0
votes

I have two functions with different algorithms. In the first function I implemented non-blocking communications (MPI_Irecv, MPI_Isend) and the program runs without any errors. Even when I change the non-blocking to blocking communication, everything is fine. No deadlock. But if I implement the second function with basic blocking communication like this (reduced the algorithm to the problem):

 if( my_rank == 0)
    {
      a = 3 ;
      MPI_Send(&a,1,MPI_DOUBLE,1,0,MPI_COMM_WORLD) ;
    }

    else if( my_rank == 1 )
    {
      MPI_Recv(&a,1,MPI_DOUBLE,0,0,MPI_COMM_WORLD, &status ) ;
    }

So, process 1 should receive the value a from process 0. But I'm getting this error:

Fatal error in MPI_Recv: Message truncated, error stack: MPI_Recv(187).......................: MPI_Recv(buf=0xbfbef2a8, count=1, MPI_DOUBLE, src=0, tag=0, MPI_COMM_WORLD, status=0xbfbef294) failed MPIDI_CH3U_Request_unpack_uebuf(600): Message truncated; 32 bytes received but buffer size is 8 rank 2 in job 39 Blabla caused collective abort of all ranks exit status of rank 2: killed by signal 9

If I run the program with only one of the two functions, then they work as they are supposed to. But both together results in the error message above. I do understand the error message, but I don't know what I can do to prevent it. Can someone explain to me where I have to look for the error? Since I'm not getting a deadlock in the first function, I'm assuming that there can't be a unreceived send from the first function which leads to the error in the second.

1
The issue isn't Recv vs Irecv, and it certainly isn't any deadlock. The issue is that the Rank 2's Recv() from task 0, where it's receiving a single MPI_DOUBLE, is being matched to SEND from rank 0 of size 32 bytes (4 doubles maybe?). Thus the message truncated error. So we'll need to see more code to see what's going on.Jonathan Dursi
I know that. The second function consists only of the send/recv operation.

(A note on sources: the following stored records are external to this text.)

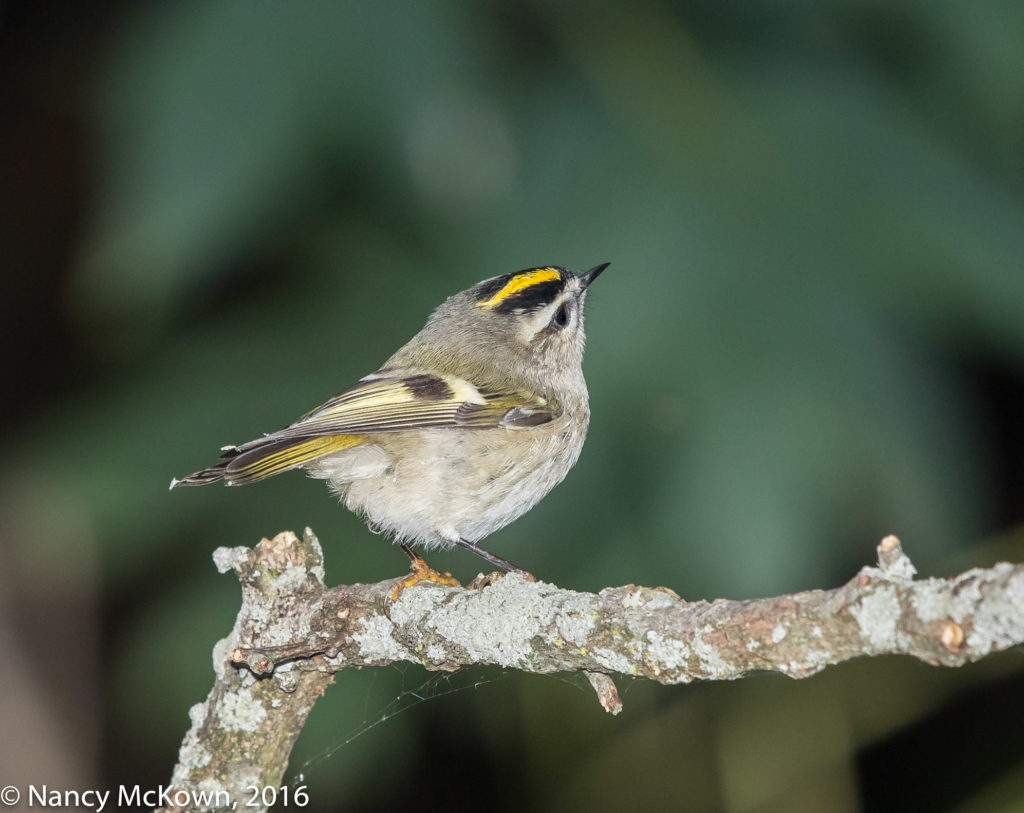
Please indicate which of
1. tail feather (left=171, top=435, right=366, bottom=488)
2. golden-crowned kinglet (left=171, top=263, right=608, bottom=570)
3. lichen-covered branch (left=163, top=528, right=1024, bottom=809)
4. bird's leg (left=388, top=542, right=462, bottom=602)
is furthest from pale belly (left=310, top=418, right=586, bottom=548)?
lichen-covered branch (left=163, top=528, right=1024, bottom=809)

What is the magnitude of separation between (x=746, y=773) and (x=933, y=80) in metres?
2.20

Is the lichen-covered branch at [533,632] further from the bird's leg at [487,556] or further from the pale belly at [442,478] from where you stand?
the bird's leg at [487,556]

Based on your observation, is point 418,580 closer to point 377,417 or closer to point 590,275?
point 377,417

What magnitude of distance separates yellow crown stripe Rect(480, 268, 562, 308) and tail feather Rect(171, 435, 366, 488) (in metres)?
0.80

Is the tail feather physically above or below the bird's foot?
above

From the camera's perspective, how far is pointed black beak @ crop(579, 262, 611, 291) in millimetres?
3003

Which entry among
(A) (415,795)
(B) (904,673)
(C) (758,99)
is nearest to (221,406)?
(A) (415,795)

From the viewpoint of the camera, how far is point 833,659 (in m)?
1.27

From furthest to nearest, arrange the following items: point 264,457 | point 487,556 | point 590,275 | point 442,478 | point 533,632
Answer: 1. point 590,275
2. point 487,556
3. point 442,478
4. point 264,457
5. point 533,632

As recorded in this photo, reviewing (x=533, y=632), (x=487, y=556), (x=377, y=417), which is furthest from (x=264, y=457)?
(x=533, y=632)

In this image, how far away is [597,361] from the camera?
2.75 meters

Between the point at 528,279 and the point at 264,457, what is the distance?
109 cm

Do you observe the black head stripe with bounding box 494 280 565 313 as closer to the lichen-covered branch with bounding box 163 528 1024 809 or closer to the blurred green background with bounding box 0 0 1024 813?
the blurred green background with bounding box 0 0 1024 813

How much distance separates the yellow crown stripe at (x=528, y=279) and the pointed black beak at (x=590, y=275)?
2.9 inches
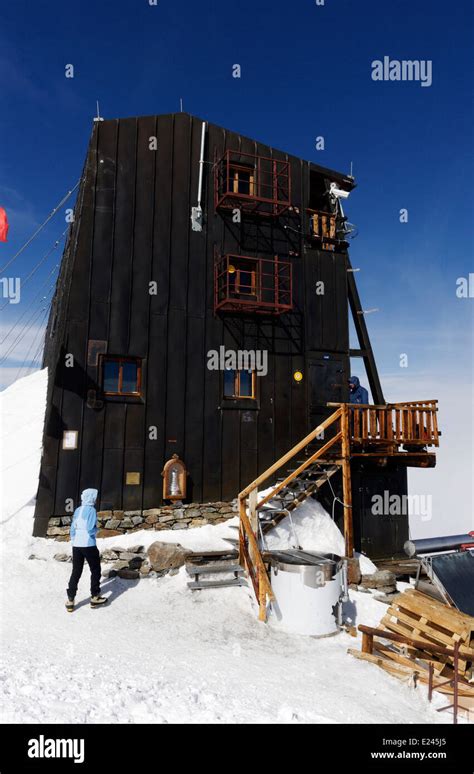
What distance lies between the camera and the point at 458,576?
11438mm

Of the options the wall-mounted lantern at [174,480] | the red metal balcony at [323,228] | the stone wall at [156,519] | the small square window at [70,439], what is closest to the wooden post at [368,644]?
the stone wall at [156,519]

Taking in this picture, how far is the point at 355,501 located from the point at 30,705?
40.9ft

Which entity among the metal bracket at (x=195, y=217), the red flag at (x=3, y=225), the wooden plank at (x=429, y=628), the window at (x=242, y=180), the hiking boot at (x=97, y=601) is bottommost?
the wooden plank at (x=429, y=628)

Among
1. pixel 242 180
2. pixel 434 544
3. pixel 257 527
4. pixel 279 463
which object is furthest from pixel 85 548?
pixel 242 180

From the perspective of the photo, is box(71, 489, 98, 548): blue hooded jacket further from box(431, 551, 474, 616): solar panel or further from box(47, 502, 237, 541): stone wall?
box(431, 551, 474, 616): solar panel

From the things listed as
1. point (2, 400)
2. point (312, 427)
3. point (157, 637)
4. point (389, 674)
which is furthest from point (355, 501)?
point (2, 400)

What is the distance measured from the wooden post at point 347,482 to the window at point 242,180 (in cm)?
797

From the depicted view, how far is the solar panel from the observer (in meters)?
10.7

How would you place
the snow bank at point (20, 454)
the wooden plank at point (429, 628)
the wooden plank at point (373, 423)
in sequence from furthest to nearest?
the wooden plank at point (373, 423), the snow bank at point (20, 454), the wooden plank at point (429, 628)

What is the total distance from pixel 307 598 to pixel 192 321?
28.4 feet

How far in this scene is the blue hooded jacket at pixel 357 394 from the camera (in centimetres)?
1792

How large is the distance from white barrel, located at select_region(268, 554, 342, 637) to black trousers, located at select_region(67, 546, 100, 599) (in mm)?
3534

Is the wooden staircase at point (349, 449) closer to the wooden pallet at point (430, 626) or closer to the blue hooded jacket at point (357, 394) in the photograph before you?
the blue hooded jacket at point (357, 394)
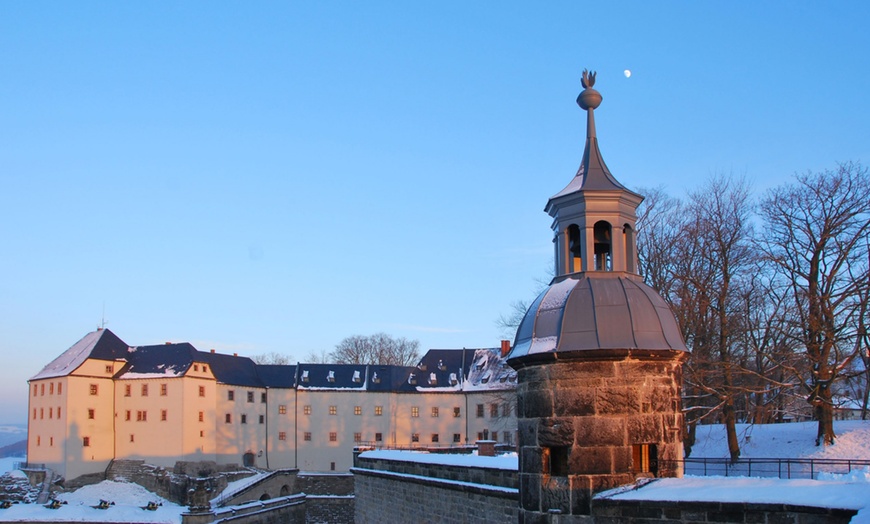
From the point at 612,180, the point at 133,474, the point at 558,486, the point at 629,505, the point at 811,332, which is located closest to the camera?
the point at 629,505

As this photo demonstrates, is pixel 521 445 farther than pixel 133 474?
No

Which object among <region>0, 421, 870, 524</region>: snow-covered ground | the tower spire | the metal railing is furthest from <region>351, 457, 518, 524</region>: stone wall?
the tower spire

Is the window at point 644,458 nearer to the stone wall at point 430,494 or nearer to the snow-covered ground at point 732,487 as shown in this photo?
the snow-covered ground at point 732,487

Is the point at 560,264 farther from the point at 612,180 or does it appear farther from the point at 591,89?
the point at 591,89

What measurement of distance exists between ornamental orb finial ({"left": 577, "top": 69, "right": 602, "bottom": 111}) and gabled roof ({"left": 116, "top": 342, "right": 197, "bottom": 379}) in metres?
44.5

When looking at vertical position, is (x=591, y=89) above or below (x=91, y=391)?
above

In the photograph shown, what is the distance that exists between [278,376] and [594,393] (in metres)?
51.0

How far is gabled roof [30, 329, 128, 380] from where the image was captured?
51.3 m

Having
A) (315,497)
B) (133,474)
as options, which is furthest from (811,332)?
(133,474)

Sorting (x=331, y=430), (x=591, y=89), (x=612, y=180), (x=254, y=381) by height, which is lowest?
(x=331, y=430)

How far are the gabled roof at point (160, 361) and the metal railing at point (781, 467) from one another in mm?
35929

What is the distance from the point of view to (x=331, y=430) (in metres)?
56.5

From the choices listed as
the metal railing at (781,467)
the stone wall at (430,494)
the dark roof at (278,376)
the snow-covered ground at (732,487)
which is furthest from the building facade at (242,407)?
the metal railing at (781,467)

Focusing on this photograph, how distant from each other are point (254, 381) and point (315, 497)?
10.1 m
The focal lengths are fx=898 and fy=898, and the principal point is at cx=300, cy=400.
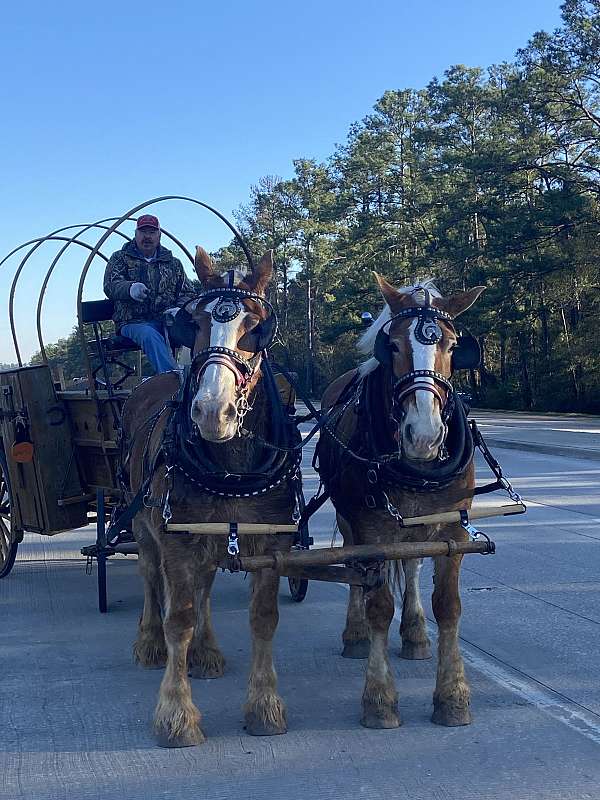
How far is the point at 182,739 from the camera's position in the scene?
14.1 ft

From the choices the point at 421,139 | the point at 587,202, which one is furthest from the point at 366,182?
the point at 587,202

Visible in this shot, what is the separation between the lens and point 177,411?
479 centimetres

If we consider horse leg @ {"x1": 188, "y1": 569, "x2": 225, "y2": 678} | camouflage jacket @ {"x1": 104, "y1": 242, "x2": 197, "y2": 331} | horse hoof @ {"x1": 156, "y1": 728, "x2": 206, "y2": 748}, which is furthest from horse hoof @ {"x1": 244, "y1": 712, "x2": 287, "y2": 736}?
camouflage jacket @ {"x1": 104, "y1": 242, "x2": 197, "y2": 331}

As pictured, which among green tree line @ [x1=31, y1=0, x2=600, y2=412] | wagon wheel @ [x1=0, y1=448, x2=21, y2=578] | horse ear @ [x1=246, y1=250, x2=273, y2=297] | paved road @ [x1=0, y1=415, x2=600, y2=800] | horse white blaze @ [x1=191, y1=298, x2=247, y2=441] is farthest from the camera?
green tree line @ [x1=31, y1=0, x2=600, y2=412]

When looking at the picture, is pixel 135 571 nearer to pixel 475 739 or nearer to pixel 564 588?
pixel 564 588

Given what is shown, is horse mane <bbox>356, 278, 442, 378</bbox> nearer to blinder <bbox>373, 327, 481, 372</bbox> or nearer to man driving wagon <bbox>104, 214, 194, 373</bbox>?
blinder <bbox>373, 327, 481, 372</bbox>

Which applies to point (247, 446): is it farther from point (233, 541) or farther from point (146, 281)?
point (146, 281)

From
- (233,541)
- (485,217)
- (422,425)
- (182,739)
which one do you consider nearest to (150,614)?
(182,739)

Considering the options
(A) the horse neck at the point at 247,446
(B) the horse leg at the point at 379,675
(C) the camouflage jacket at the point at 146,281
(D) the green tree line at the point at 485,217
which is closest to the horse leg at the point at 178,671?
(A) the horse neck at the point at 247,446

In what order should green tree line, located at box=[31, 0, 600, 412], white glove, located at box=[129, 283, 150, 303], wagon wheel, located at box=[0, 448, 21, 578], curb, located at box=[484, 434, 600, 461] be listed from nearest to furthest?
white glove, located at box=[129, 283, 150, 303] < wagon wheel, located at box=[0, 448, 21, 578] < curb, located at box=[484, 434, 600, 461] < green tree line, located at box=[31, 0, 600, 412]

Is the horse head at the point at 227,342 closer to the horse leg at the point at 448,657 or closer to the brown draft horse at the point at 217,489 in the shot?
the brown draft horse at the point at 217,489

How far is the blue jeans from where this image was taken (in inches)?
269

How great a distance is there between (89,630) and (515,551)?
444cm

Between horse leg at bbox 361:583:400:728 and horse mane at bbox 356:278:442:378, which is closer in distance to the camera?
horse leg at bbox 361:583:400:728
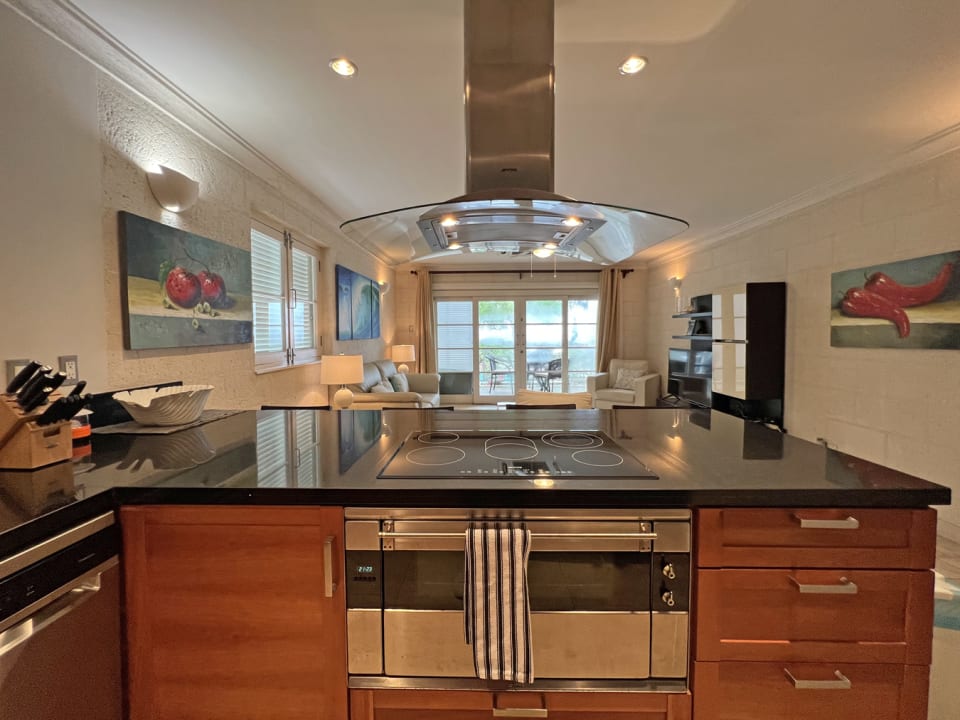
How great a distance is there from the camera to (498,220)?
1.39 meters

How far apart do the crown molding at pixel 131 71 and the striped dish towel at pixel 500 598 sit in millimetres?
2263

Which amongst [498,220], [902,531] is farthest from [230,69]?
[902,531]

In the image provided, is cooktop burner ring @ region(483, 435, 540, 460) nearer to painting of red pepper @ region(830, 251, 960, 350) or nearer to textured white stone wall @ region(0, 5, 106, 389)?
textured white stone wall @ region(0, 5, 106, 389)

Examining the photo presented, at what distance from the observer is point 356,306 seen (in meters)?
5.03

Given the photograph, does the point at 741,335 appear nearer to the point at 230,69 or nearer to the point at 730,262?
the point at 730,262

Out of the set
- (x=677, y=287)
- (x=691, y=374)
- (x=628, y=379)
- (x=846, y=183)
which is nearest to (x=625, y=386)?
(x=628, y=379)

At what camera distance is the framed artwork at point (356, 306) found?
4.55m

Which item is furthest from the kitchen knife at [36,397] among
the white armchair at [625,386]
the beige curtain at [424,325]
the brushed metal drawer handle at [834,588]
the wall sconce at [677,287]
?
the wall sconce at [677,287]

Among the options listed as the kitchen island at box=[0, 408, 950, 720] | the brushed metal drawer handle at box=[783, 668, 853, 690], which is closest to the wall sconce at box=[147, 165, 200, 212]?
the kitchen island at box=[0, 408, 950, 720]

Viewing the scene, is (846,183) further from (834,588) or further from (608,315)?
(608,315)

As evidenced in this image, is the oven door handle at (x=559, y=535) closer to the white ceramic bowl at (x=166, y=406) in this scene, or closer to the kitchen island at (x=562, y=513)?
the kitchen island at (x=562, y=513)

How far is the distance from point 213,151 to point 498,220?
7.02ft

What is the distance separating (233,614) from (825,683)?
1.41 m

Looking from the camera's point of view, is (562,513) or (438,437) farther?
(438,437)
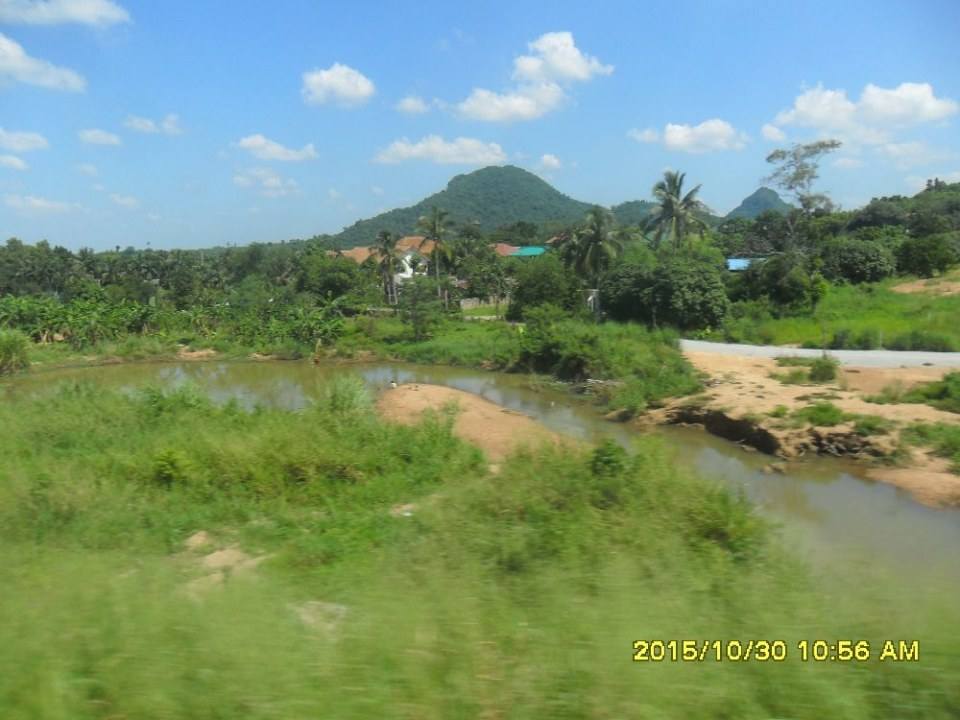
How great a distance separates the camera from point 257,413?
627 inches

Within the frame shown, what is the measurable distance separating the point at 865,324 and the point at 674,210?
12623 millimetres

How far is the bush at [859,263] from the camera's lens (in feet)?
123

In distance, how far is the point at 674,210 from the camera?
38.8m

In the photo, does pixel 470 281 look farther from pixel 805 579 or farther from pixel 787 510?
pixel 805 579

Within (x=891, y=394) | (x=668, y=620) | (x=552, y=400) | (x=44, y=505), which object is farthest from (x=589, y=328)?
(x=668, y=620)

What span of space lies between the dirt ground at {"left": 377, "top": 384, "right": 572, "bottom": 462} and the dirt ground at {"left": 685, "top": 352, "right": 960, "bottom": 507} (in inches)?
246

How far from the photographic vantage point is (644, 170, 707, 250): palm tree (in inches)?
1515

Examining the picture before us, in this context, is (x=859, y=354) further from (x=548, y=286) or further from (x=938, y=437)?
(x=548, y=286)

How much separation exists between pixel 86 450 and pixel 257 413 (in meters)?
3.71

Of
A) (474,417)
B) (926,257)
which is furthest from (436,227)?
(926,257)
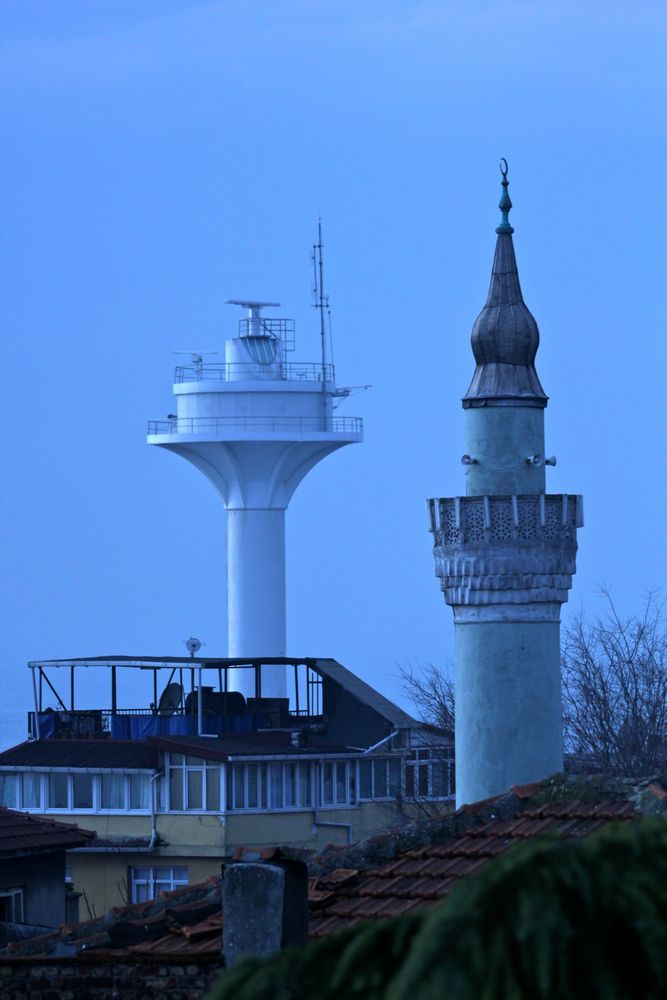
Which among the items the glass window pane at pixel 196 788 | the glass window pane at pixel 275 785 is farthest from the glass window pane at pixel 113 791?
the glass window pane at pixel 275 785

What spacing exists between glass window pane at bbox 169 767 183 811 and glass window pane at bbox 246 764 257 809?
155 cm

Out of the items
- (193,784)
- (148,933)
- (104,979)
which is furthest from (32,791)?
(104,979)

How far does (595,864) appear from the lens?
4219 mm

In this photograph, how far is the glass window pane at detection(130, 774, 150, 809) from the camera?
4488cm

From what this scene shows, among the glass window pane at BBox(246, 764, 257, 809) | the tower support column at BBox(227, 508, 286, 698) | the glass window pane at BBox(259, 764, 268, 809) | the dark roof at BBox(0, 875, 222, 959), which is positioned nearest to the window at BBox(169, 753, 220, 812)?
the glass window pane at BBox(246, 764, 257, 809)

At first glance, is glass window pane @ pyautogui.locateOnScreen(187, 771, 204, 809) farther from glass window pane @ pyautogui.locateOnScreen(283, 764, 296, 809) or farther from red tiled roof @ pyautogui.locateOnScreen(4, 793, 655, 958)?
red tiled roof @ pyautogui.locateOnScreen(4, 793, 655, 958)

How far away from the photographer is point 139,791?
148 ft

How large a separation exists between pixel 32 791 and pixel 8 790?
0.80 metres

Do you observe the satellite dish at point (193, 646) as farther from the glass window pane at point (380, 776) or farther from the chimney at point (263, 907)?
the chimney at point (263, 907)

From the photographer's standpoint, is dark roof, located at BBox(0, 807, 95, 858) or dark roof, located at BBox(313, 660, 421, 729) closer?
dark roof, located at BBox(0, 807, 95, 858)

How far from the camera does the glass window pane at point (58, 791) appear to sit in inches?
1802

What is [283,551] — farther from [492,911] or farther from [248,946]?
[492,911]

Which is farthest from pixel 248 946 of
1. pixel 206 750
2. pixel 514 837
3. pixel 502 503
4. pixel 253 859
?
pixel 206 750

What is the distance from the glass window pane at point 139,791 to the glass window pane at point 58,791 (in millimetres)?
1720
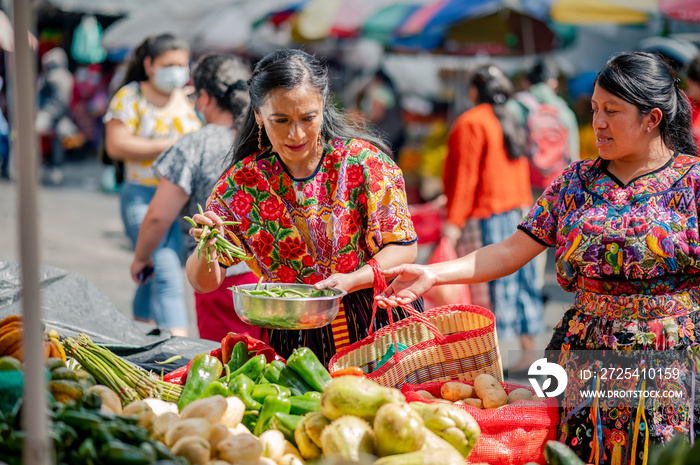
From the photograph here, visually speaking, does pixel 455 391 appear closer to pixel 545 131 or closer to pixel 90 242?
pixel 545 131

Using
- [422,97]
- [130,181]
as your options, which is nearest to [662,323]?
[130,181]

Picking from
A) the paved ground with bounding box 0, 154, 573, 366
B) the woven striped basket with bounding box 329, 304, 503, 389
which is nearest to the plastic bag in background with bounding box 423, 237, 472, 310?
the paved ground with bounding box 0, 154, 573, 366

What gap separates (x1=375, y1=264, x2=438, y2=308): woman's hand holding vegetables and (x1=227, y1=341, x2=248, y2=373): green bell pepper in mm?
492

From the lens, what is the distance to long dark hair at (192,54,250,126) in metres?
4.14

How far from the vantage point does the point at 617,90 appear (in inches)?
93.1

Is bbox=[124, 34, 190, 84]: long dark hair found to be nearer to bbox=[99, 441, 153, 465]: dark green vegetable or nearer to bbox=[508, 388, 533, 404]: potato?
bbox=[508, 388, 533, 404]: potato

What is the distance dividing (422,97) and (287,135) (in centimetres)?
1528

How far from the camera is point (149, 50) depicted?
205 inches

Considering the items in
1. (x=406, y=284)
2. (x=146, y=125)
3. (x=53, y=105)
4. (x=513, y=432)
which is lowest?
(x=513, y=432)

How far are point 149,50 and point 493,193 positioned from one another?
264cm

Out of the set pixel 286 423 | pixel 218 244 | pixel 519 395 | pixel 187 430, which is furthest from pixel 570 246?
pixel 187 430

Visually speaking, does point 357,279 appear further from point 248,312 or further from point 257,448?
point 257,448

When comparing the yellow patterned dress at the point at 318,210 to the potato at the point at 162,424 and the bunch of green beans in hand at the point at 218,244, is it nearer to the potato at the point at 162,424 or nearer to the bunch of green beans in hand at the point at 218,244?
the bunch of green beans in hand at the point at 218,244

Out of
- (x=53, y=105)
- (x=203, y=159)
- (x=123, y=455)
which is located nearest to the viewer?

Its definitely located in the first function, because (depending on the user input) this is exactly the size of the communicated arrays. But how could that be? All the send/recv operations must be finished otherwise it would result in a deadlock. Or am i completely wrong? The whole code is about six hundred rows. Have to simplify it...could take a while.Rade

1 Answers

0
votes

So, here is the the first function:

MPI_Type_vector(m,1,m,MPI_DOUBLE, &column_mpi_t ) ;
MPI_Type_commit(&column_mpi_t) ;

T = (double**)malloc(m*sizeof(double*)) ;
T_data = (double*)malloc(m*m*sizeof(double)) ;


for(i=0;i<m;i++)
{
  T[i] = &(T_data[i*m]) ;
}

if(my_rank==0)
{
  s = &(T[0][0]) ;
  for(i=1;i<p;i++)
  {
    MPI_Send(s,1,column_mpi_t,i,0,MPI_COMM_WORLD) ;
  }
}
for(k=0;k<m-1;k++)
{
  if(k%p != my_rank)
  {
    rbuffer = &(T[0][k]) ;
    MPI_Recv(rbuffer,1,column_mpi_t,k%p,0,MPI_COMM_WORLD,&status) ;
  }

  for(j=k+1;j<n;j++)
  {
    if(j%p==my_rank)
    {
      if(j==k+1 && j!=n-1)
      {
        sbuffer = &(T[0][k+1]) ;
        for(i=0;i<p;i++)
        {
          if(i!= (k+1)%p )
            MPI_Send(sbuffer,1,column_mpi_t,i,0,MPI_COMM_WORLD) ;
        }
      }         
    }
  }
}

I came to the conclusion that the derived datatype is the origin of my problems. Somebody sees why?

Ok, im wrong. If i change the MPI datatype in MPI_Irecv/send to MPI_DOUBLE,that would fit to the datatypes of recv/send of the second function ..so no truncation error. So, no solution....